_TASK TO COMPLETE_
Would you copy exactly the lines in the data below from the one that has "family: Cervidae" through the one that has "scientific name: Mus", dropping any pictures?
"""
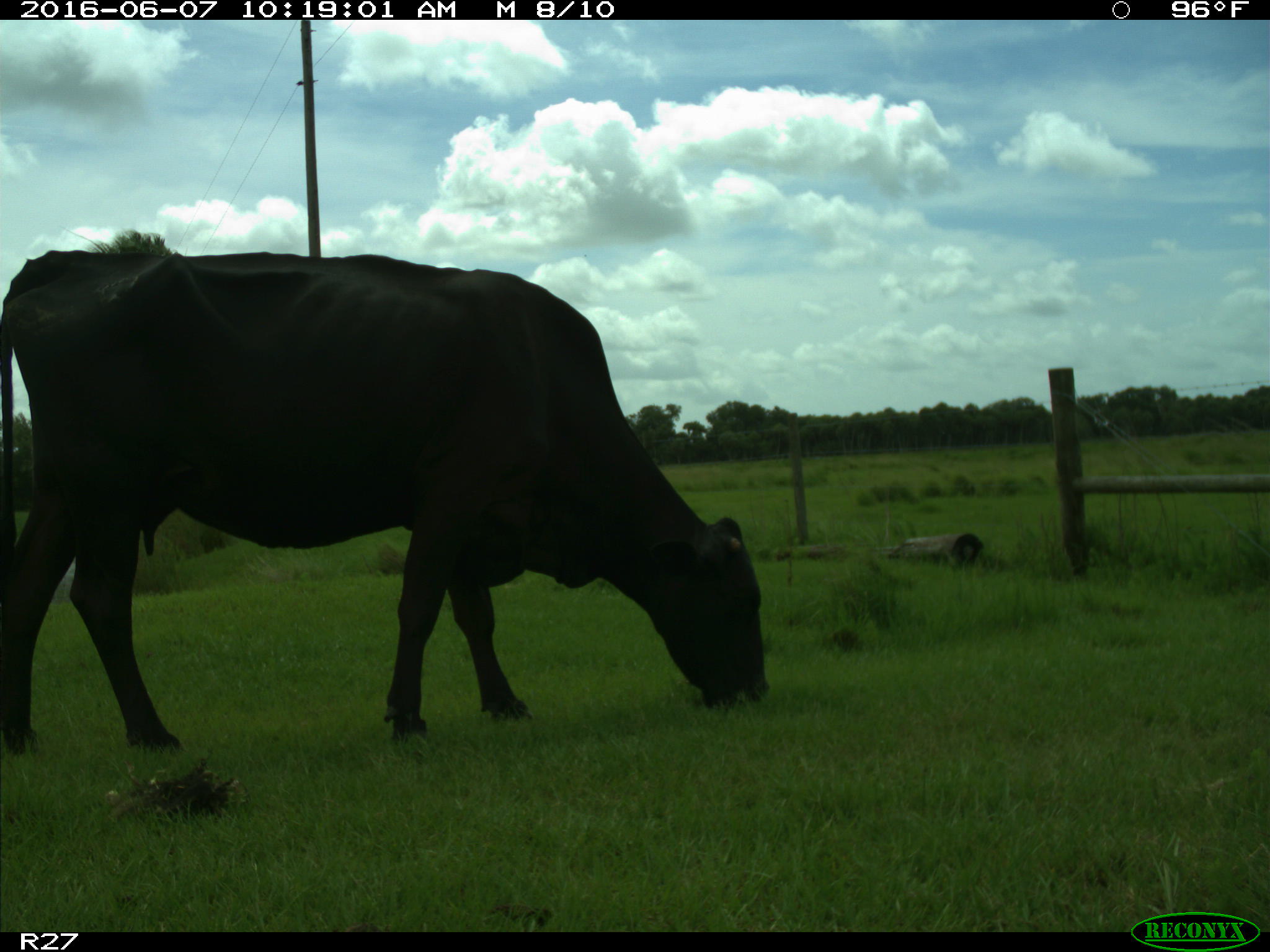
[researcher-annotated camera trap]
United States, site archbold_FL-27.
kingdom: Animalia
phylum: Chordata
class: Mammalia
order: Artiodactyla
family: Bovidae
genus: Bos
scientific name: Bos taurus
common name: domestic cow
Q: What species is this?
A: Bos taurus (domestic cow).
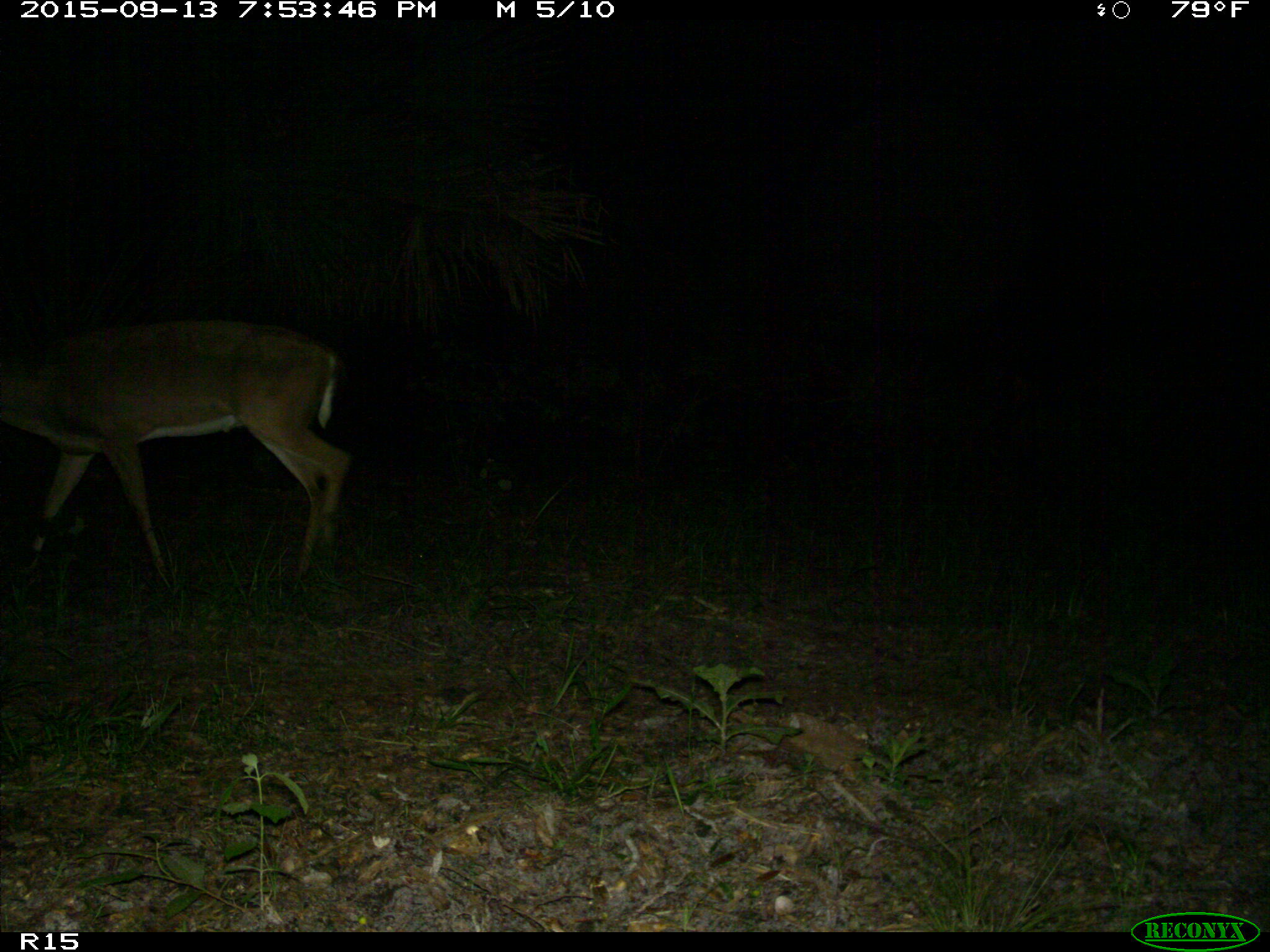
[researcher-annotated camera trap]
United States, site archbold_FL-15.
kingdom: Animalia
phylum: Chordata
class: Mammalia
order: Artiodactyla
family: Cervidae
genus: Odocoileus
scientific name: Odocoileus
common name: deer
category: unidentified deer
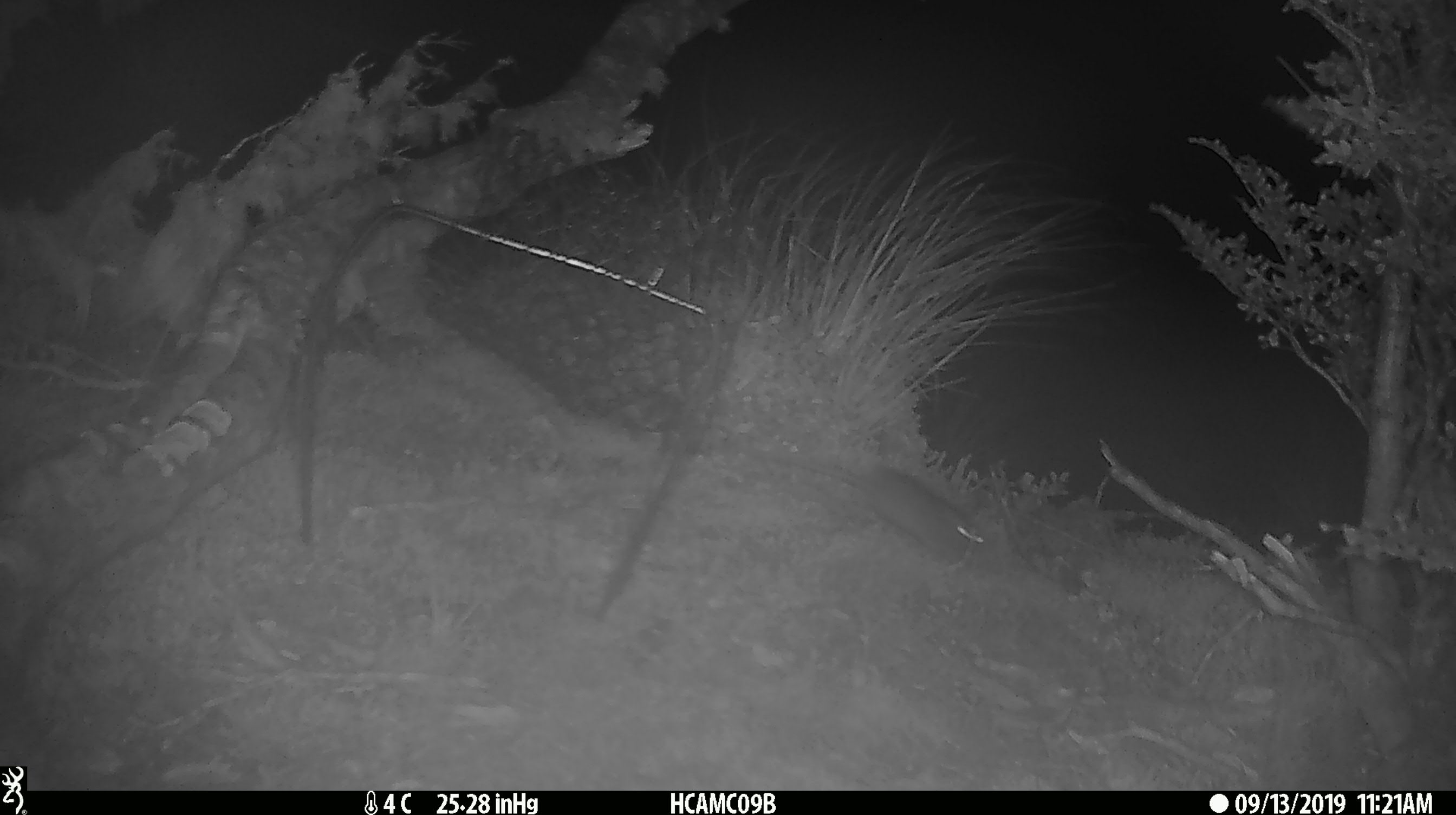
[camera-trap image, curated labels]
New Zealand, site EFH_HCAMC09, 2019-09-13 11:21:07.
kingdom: Animalia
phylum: Chordata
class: Mammalia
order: Rodentia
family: Muridae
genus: Mus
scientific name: Mus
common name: mouse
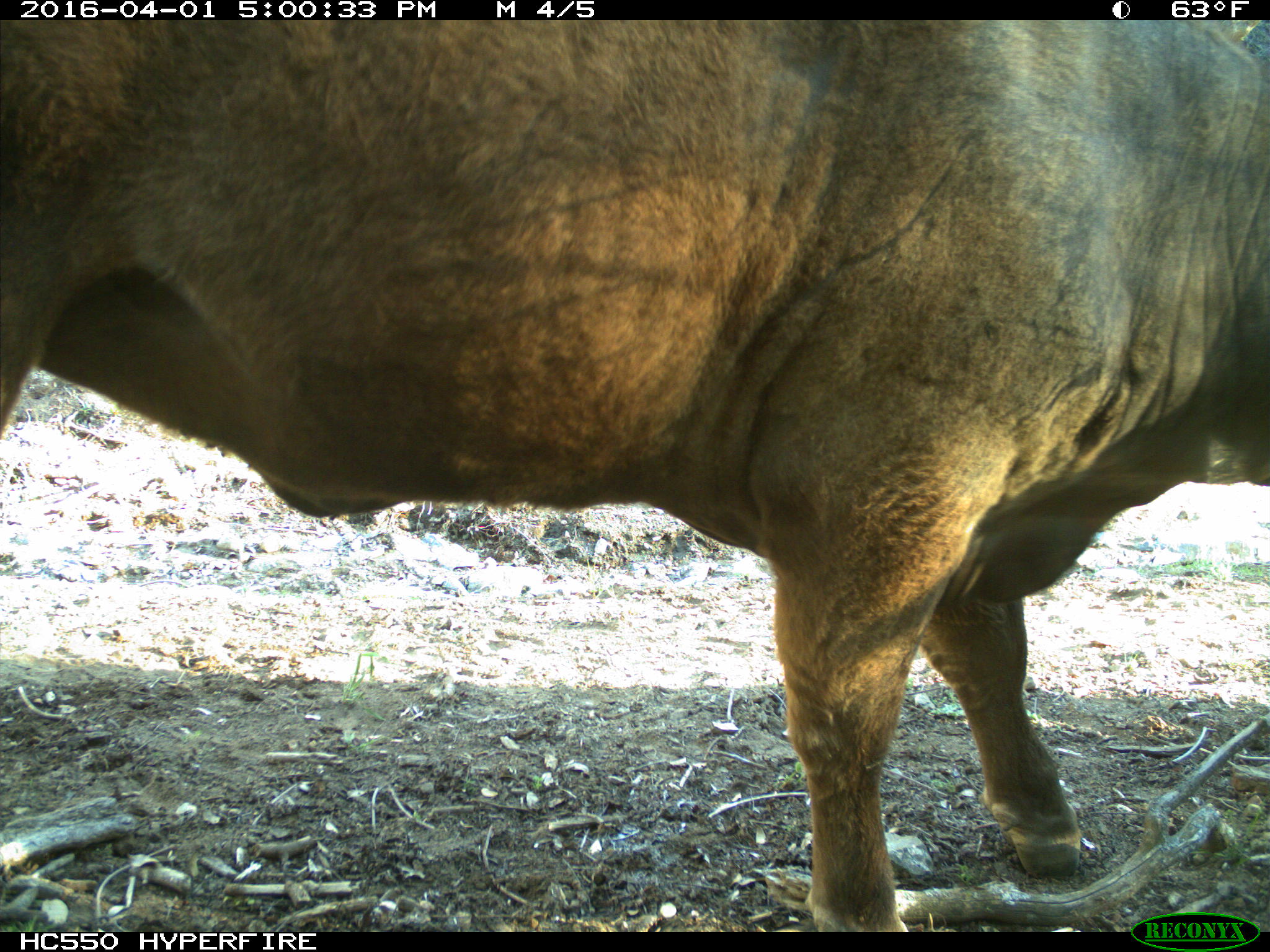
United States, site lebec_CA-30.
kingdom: Animalia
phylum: Chordata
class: Mammalia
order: Artiodactyla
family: Bovidae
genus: Bos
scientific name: Bos taurus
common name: domestic cow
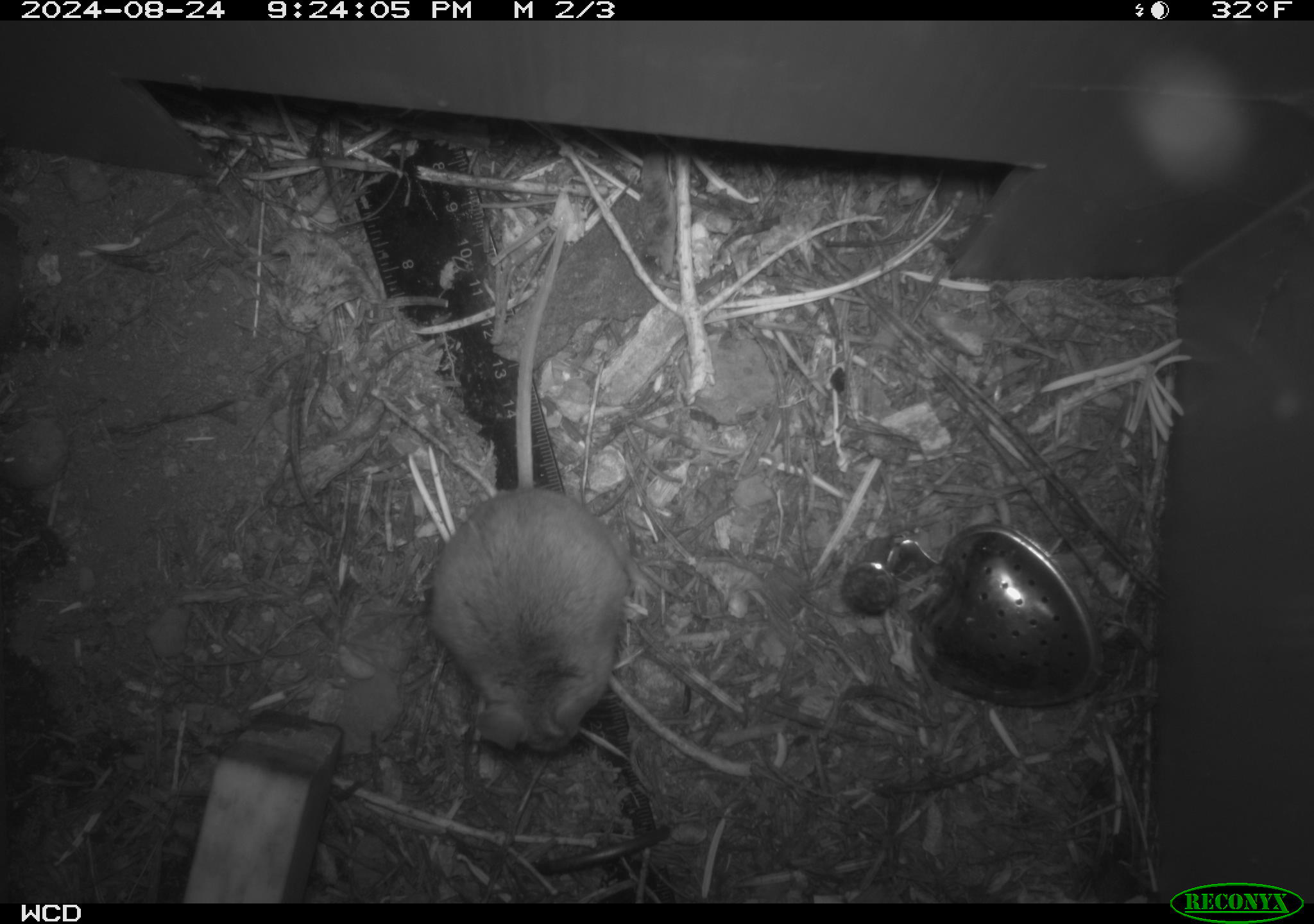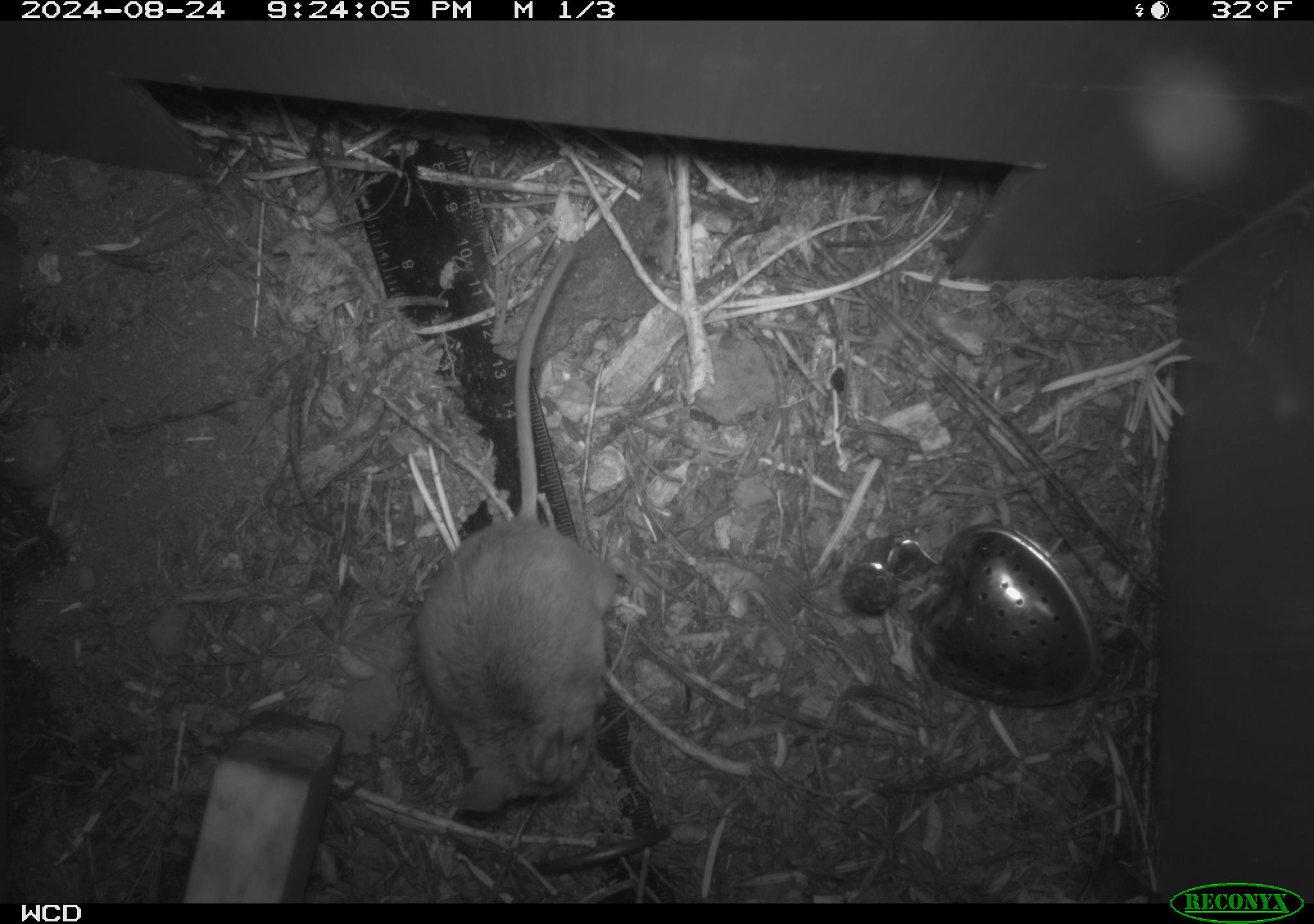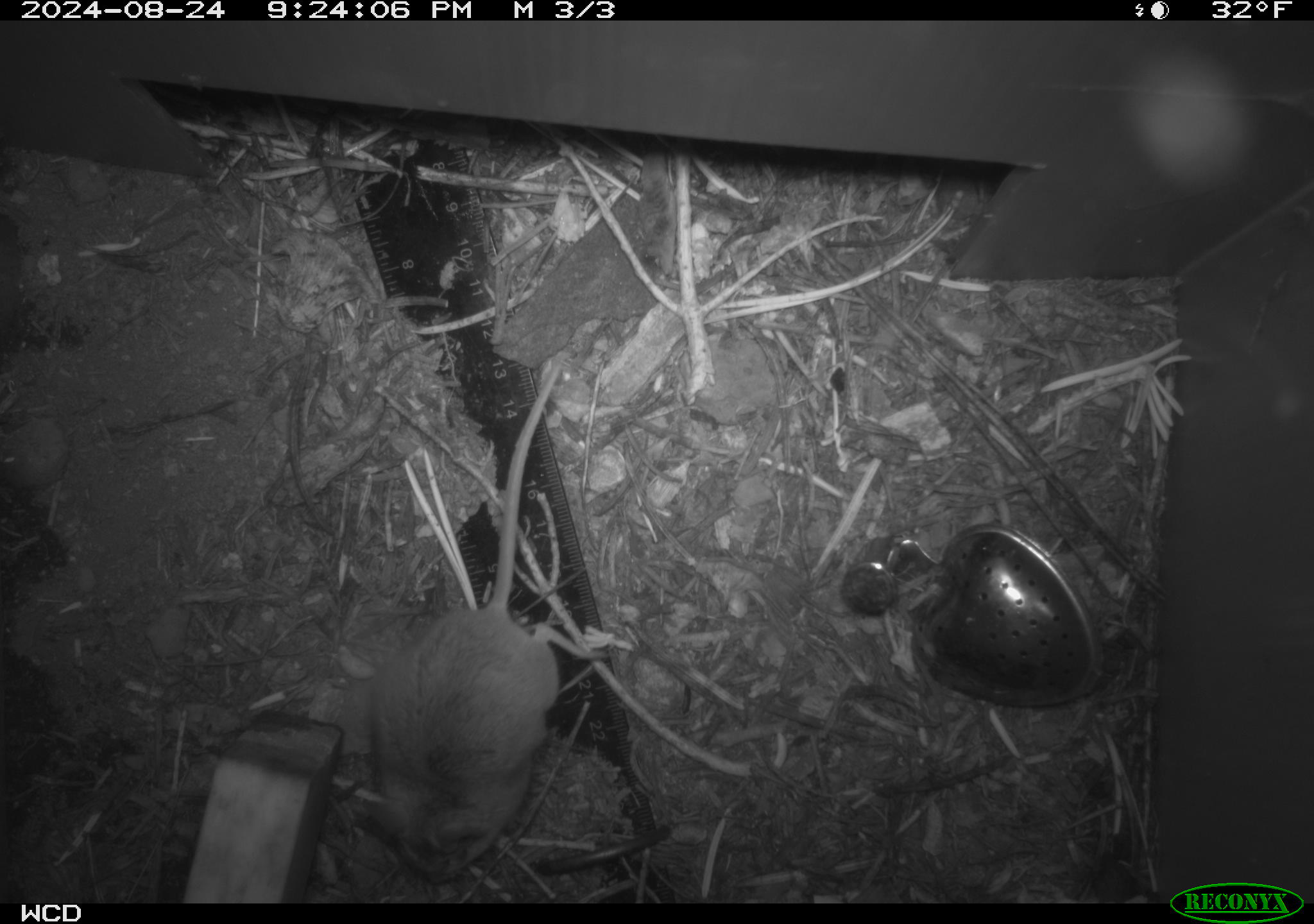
"""
_SOLUTION TO THIS PROBLEM_
family: Cervidae
genus: Odocoileus
scientific name: Odocoileus
common name: deer
category: unidentified deer
[camera-trap image, curated labels]
New Zealand, site EFH_HCAMC09, 2019-09-13 11:21:07.
kingdom: Animalia
phylum: Chordata
class: Mammalia
order: Rodentia
family: Muridae
genus: Mus
scientific name: Mus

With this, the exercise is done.